Al centro delle polemiche – che hanno coinvolto anche il sindaco di Venezia, Massimo Cacciari -, la mostra dal titolo “Non voltarti adesso!/ Don’ t Look Now!”, che inaugura esattamente negli stessi giorni della vernice dedicata alla stampa della 53esima Biennale d’Arte di Venezia. La mostra, curata da Milovan Farronato, direttore artistico di «Viafarini» a Milano e ospitata presso gli spazi espositivi di Palazzo Ca’ Pesaro, sembra essere una sorta di provocazione nei confronti del Padiglione Italia della Biennale, la cui cura è stata affidata a Luca Beatrice e Beatrice Buscaroli, entrambi nominati dal ministro dei beni culturali Sandro Bondi.
La scelta della sede per quella che è stata già definita una “contro-Biennale”, o una sorta di “Secessione veneziana”, è tutt’altro che casuale, se si pensa che proprio Palazzo Ca’ Pesaro è stato, fin dagli inizi del Novecento, la sede di esposizioni che mettevano in mostra le opere dei giovani refusés della Biennale ufficiale.

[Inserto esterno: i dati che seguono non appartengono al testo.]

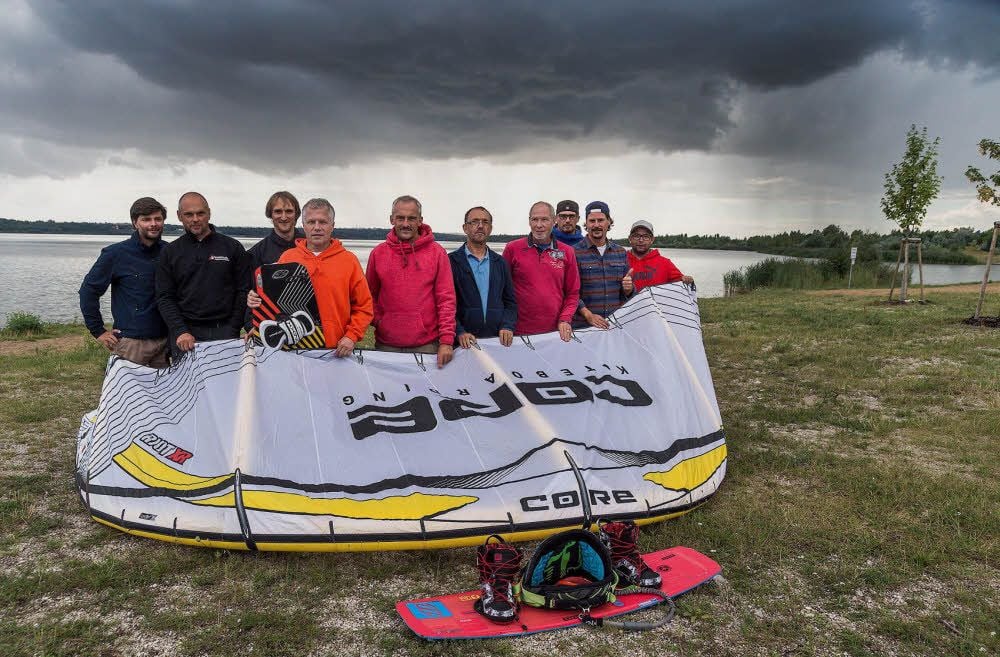 Hinter den Mitgliedern der Interessengemeinschaft Kitesport Geiseltalsee ziehen dunkle Wolken auf.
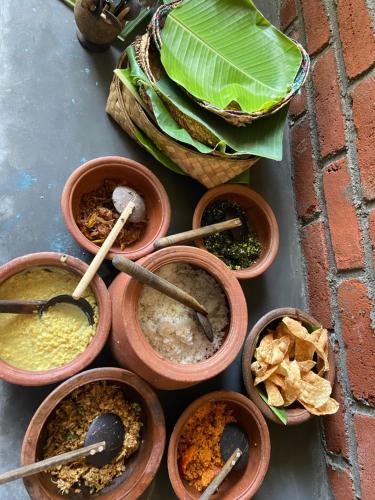 a group of pots filled with different types of food at Moonshade Handapanagala in Monaragala
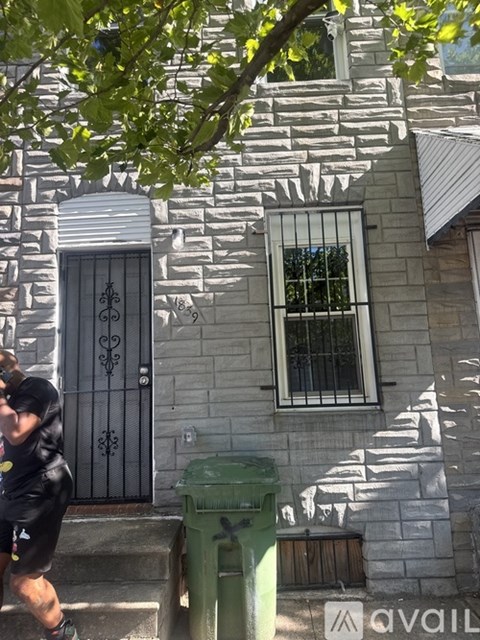 A man in a black shirt and shorts is running on a sidewalk past a green trash can and a house with a white door and window.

La mostra “Non voltarti adesso!/ Don’ t Look Now!”, che nelle parole del suo curatore “è una citazione da Don’t Look Now, raffinato film di Nicholas Roerg del 1973”, ma anche un richiamo implicito all’episodio biblico della fuga di Lot e della sua famiglia dalle rovine di Sodoma, quale monito a non voltarsi verso il passato, rende omaggio a dieci artisti scartati dalla selezione ufficiale del Padiglione Italia, mettendo in scena le indagini plastiche di Sergio Breviario e Liliana Moro, i video di Nico Vascellari e Anna Franceschini, le pitture di Lorenza Boisi e Giulio Frigo, le investigazioni fotografiche di Franco Guerzoni, le installazioni di Flavio Favelli, Paolo Gonzato, Luca Trevisani.
Ciò che ha suscitato tanto richiamo intorno alle vicende di Palazzo Ca’ Pesaro è, oltre la mostra e l’interessante sfida lanciata da Milovan Farronato, la doppia presenza del sindaco di Venezia, Massimo Cacciari, in qualità sia di vicepresidente della Fondazione musei civici veneziani, sia di vicepresidente della Biennale. Un doppio ruolo salutato da alcuni come l’ennesima prova della libertà dell’arte, e tacciato da altri di nascondere interessi politici tesi a colpire le scelte dei due curatori del Padiglione Italia, più che la Biennale in sé.
Nel frattempo sempre nei giorni immediatamente precedenti all’apertura al pubblico della Biennale, sarà inaugurato a Venezia un altro spazio dedicato all’arte contemporanea, il Centro d’arte contemporanea Punta della Dogana, presso la celebre propaggine di Dorsoduro, che si estende tra il Bacino di San Marco e il Canale della Giudecca. Le nuove sale di Punta della Dogana, rinate dopo l’intervento dell’architetto giapponese Tadao Ando, grazie ad un investimento di circa 20 milioni di euro del magnate del lusso François Pinault, si andranno ad aggiungere alle strutture già presenti lungo quello che viene definito il “chilometro dell’arte”, confermando il ruolo centrale giocato dalla città di Venezia nel panorama dell’arte contemporanea.